Co tak brzdękoli?! Ruszyłem na poszukiwania, tu nie, tu też... Kurdupel. Miałem pokój daleko od chłopaka, a i tak było głośno. Popatrzyłem wściekły na niego. Zamknąłem mu klape na palcach.
- dość, kur.wa. cisza - prychnąłem, wbijając wzrok, w jego zdziwioną twarz.
- co tak gębe rozwierasz? - prychnąłem idąc do wyjścia. Wróciłam do pokoju. Położyłem się na łóżku. Cisza, idealnie. Za chwile znów. Ruszyłem w tamtą stronę, znów wpadłem mu do pokoju.
- ty jeb.nięty jesteś. - zawarczałem i przetrzasnąłem mu palce zaczynając przyciskac klapę, tak by mu połamać te głupie paluchy.
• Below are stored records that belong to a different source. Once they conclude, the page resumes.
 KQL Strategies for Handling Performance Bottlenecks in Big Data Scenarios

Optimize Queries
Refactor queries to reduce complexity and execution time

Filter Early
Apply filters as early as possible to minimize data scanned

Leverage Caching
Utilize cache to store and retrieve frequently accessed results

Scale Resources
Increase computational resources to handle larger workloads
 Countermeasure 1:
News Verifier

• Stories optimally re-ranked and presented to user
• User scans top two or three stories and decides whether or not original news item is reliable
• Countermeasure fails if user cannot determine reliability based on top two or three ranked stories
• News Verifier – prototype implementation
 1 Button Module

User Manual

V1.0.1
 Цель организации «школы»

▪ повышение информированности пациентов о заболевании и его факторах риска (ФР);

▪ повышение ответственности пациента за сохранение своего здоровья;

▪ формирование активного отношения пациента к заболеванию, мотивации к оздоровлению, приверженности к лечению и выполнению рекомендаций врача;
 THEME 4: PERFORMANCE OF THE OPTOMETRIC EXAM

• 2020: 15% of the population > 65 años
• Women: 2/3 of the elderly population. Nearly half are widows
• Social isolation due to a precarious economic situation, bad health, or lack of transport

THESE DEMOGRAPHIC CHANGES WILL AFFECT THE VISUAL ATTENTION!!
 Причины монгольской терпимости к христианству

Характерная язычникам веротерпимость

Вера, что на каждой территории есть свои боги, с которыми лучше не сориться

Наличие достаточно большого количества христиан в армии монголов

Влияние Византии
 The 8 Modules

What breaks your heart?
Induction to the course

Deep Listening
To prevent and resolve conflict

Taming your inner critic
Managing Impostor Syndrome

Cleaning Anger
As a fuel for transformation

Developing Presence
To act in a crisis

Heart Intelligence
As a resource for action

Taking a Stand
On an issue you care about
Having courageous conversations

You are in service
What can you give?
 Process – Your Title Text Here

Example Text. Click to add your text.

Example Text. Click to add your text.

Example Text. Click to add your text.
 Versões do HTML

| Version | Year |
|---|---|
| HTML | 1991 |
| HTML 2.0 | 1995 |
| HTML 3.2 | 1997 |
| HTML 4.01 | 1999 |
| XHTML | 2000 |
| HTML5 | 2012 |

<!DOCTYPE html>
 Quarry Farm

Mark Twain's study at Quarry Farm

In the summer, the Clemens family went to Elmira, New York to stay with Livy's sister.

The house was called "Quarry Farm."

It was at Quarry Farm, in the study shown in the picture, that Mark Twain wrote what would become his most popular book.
- tak, teraz dobrze - zacząłem mruczeć mu do ucha. Naciskalem całym ciężarem ciała.
- no... Teraz będzie cisza - wyszeptalem mu do ucha, poklepałem go po poliku. Wróciłem do siebie. Co by tutaj zrobić... Coś co nie obudzi Ivan'a. To nie jest takie proste, muzyka, książki czy gra może go znow tutaj przywrócić. Poszedłem ćwiczyć na siłownię. To go na pewno nie obudzi.